- **PASSAGE PROVIDED**
** BEGIN **
Although the need for confidence intervals in modelling predictions is apparent, the inclusion of UQ into complex engineering studies is non-trivial. Not only can the model have a high degree of sophistication but also the underlying high-performance computing (HPC) resources can be challenging to manage. HPC is usually associated with UQ as an enabler, in the sense that the modelling applications typically require the memory, parallelisation ability, and compute power only found in top-tier HPC resources. Also, the need to replay simulations for multiple sets of inputs increases the amount of computation needed. Other property of UQ that stresses the HPC infrastructure is how the runtime requirements can change between runs, particularly with multi-resolution methods [17].

As scientific simulations and modelling become more complex, they tend to be organised in workflows as opposed to single monolithic applications. During the process of designing an orchestrated set of applications, the requirements and the way data is used may change. Additionally, the number of applications and their dependences can vary. Therefore, the end-user would appreciate a flexible and interactive environment. The modeller should be able to focus exclusively on improving the computational experiment and avoid having to dive into challenging infrastructure details. In addition, the assimilation of the UQ study within the workflow in a integrated way would bring an increased benefit. This can be used to drive the workflow design itself and enable defining trade-offs at an early stage, e.g. the accuracy of the UQ model versus the computational cost. Workflows also add an auditability dimension to the modelling work which is relevant for many organisations. A platform that delivers on these requirements would democratise the use of UQ (and HPC for that matter) across less experienced users who might avoid performing stochastic modelling due to a steep learning curve.

In this work, we present an example of a complex UQ analysis needed to estimate the influence of parametric variability in the transient simulation of conjugate heat transfer. We demonstrate the use of a non-intrusive, adaptive method by assessing the propagation of thermal shock within a u-shaped bend. This case is relevant to nuclear applications, where hot-cold cycles can lead to thermal fatigue and material failure. The influence of shock-magnitude on wall temperatures is assessed.

Supported on this analysis, we then discuss an abstraction in which the end-user can express UQ studies cleanly as part of its own simulation/modelling workflow and with them have a common infrastructure that handles these two components jointly as they were a single one. Furthermore, we explore possibilities to enhance reusability of workflow components by multiple end-users.
** END **
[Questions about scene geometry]
** BEGIN **
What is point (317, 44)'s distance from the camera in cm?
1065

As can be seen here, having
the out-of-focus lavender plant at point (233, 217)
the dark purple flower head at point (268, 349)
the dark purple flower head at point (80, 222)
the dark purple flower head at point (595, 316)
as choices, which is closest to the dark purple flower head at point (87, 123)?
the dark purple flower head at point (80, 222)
** END **
- **TO-DO LIST**
A – In the passage on uncertainty quantification workflows, why would the end-user appreciate a flexible and interactive environment? Answer in one to three sentences.
B – Could you continue the passage on uncertainty quantification workflows, picking up after its final sentence?

- **EXPECTED RESPONSES**
A – While an orchestrated set of applications is being designed, the requirements and the way data is used may change. The number of applications and their dependences can also vary.

B –
This paper expands on [17]. Therein, an architecture to easily deploy UQ studies as workflows is proposed. That solution uses an as-a-service approach, integrating a mix of cloud and traditional HPC technology as well as the components to manage a dynamic and scalable infrastructure. That architecture not only provides the requirements of UQ studies but also reduces the load on the users, as it is able to smart schedule jobs and predetermine important runtime parameters (domain partitions, compute nodes, threading) with an artificial intelligence engine, providing the baseline infrastructure for the abstraction proposed herein.

The paper is organised as follows. Section 2 describes the general polynomial chaos method and its non-intrusive, multi-element variant; Sect. 3 discusses current infrastructures to enable UQ, while Sect. 4 describes our proposed abstraction; Sect. 5 demonstrates an application of the abstraction to perform a complex UQ study for heat transfer flow modelling; finally, Sect. 6 draws some conclusions.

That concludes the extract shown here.